━━━ ИСХОДНЫЙ ТЕКСТ ━━━
Ценные бумаги. Одержимые джиннами - [12]

Шрифт
Интервал


Аркадий, ученик Мирзабая: Абай рассказывал, что долго просил Мирзабая познакомить с его Мастером. Знакомство происходило в лучших традициях. Абая очень тонко, с восточным юмором, разыграли. Мастера Мирзабая звали Еллу. Его самого я не видел. Видел фотографии. Да, он был дервиш. (Я тоже дервиш.) Подробностями о Еллу не интересовался из вежливости. Рассчитывал узнать что надо со временем. Надеялся увидеть. Было очень любопытно, но просить привезти его не считал возможным.


Димамишенин: Кстати, расскажите о тех, кто вообще был вокруг Мирзабая, чем вы интересовались, что примкнули к Нему?


Аркадий, ученик Мирзабая: Европейская часть фигурантов интересовалась кто чем. Кто космической энергией мистиков, кто буддийской этикой. Кто чем. Встретились все у Мирзабая. Мистицизм — дело спорное. Советский дервиш — живой. Гораздо здоровее на голову. Общение было стильное, но внутри своего круга. Мирзабай был своеобразен. Но органичен. Говорил о космосе. А почему нет? Там такое небо! Мне нравилось, что нет признаков тухлого сектантства. Люди играют в нечто «отдаленно-НЕ-напоминающее сектантство». И тоже вполне приемлемо:


Нет теории

Нет проповедей

Денег никогда не требовалось

Уходить из семьи не требовалось

Молиться и голодать не требовалось

Нет принуждения

Нет склонения к сексу

Нет невропатов

Нет психопатов


Это бесспорные доказательства того, что секты нет.
━━━
(ЗАДАНИЕ) Напишите продолжение текста о Мирзабае, начав сразу после его последней фразы. Дальше идут строки, которые не связаны с текстом о Мирзабае и составляют отдельный материал.
━━━ РАЗДЕЛ ДАННЫХ ━━━
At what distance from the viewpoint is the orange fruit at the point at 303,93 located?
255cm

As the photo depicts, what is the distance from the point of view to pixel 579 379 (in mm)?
━━━
(ОТВЕТ НА ЗАДАНИЕ)
Нормальные, взрослые люди. Интеллигенция сплошная.


Талгат, как азиат, знал о существовании этого явления. Но хотел, чтобы это было в стиле секты. Так себя и вел. Реально, по известным признакам, являясь патологической личностью, стремился подчиняться, подавляться и мучиться под видом духовного подвижничества. Чтобы тешить манию величия. Мол, я титан духа, терплю усмирения плоти. Этим он вызывал естественно негативную реакцию Абая. (Абай не был Мастером. Он всегда был переводчиком и наиболее близким к Мирзабаю человеком. Так всегда себя и вёл.)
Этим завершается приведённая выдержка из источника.